Content starts

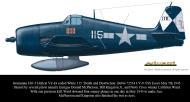 Asisbiz Grumman F6F 5 Hellcat VF 83 115 Death and Destruction BuNo 72534 CV 9 USS Essex May 5th 1945 0A
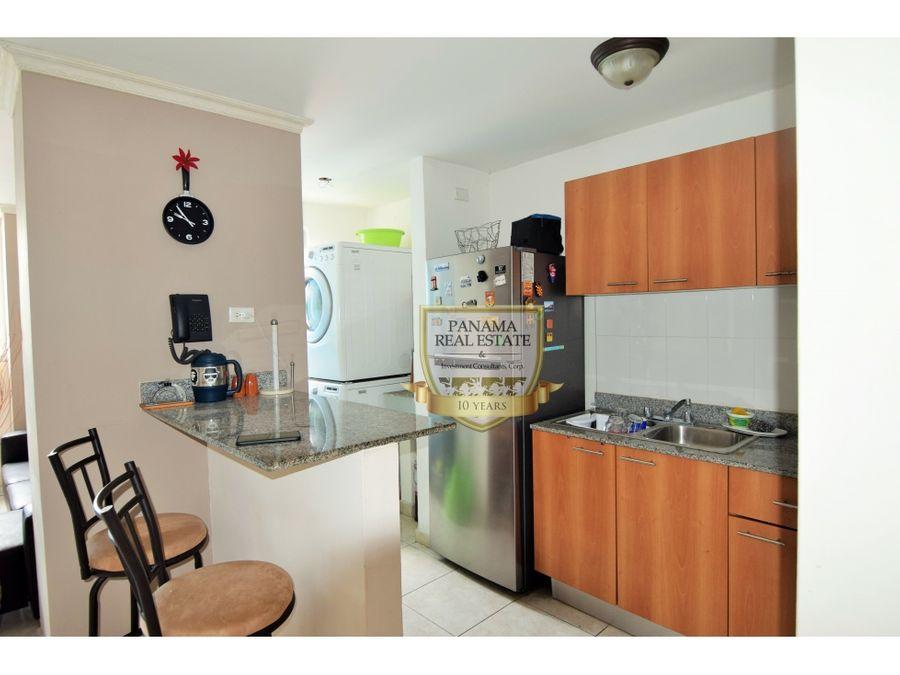 vendo apartamento super centrico 110000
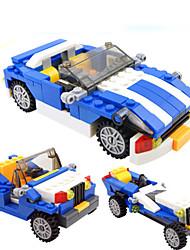 Building Blocks For Gift  Building Blocks Leisure Hobby Car Toys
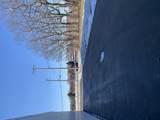24055 Municipal Drive - Photo 20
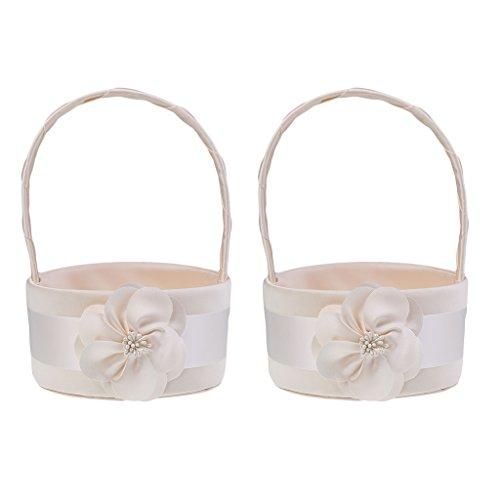 MonkeyJack Pack of 2pcs Delicate Round Champagne Satin Wedding Flower Girl Basket Floral Bridal Petals Basket Decoration by MonkeyJack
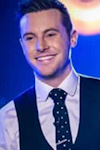 Nathan Carter - Nathan Carter and his band - The Wanna Dance Tour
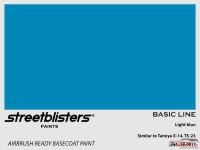 SB300017 Light blue Paint Material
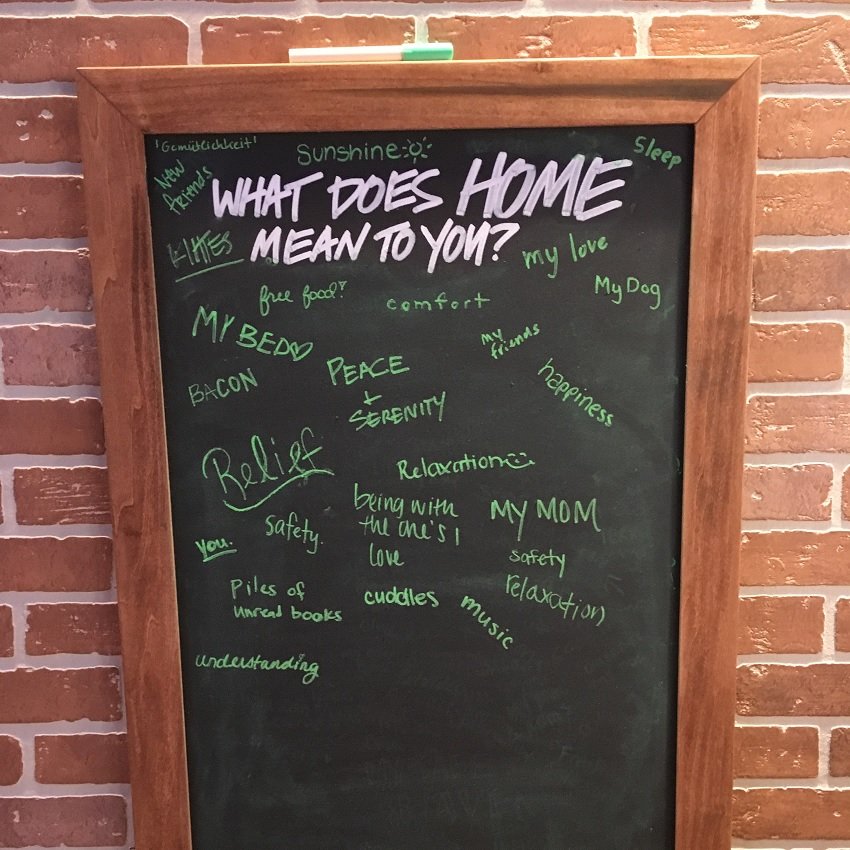 What does home mean?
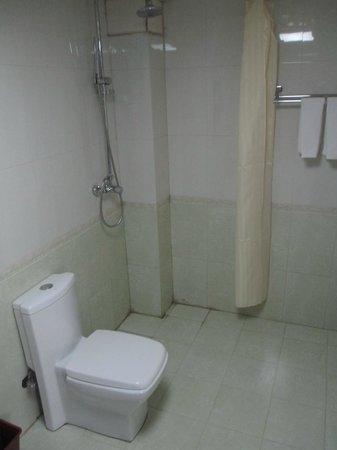 Yingu Hotel - Harbin:                   Shower area in bathroom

Content ends

Task directions: All lines from the one containing "24055 Municipal Drive - Photo 20" through the end of the data are to be written out exactly, with nothing added; skip the pictures.

Written response:
24055 Municipal Drive - Photo 20
 MonkeyJack Pack of 2pcs Delicate Round Champagne Satin Wedding Flower Girl Basket Floral Bridal Petals Basket Decoration by MonkeyJack
 Nathan Carter - Nathan Carter and his band - The Wanna Dance Tour
 SB300017 Light blue Paint Material
 What does home mean?
 Yingu Hotel - Harbin:                   Shower area in bathroom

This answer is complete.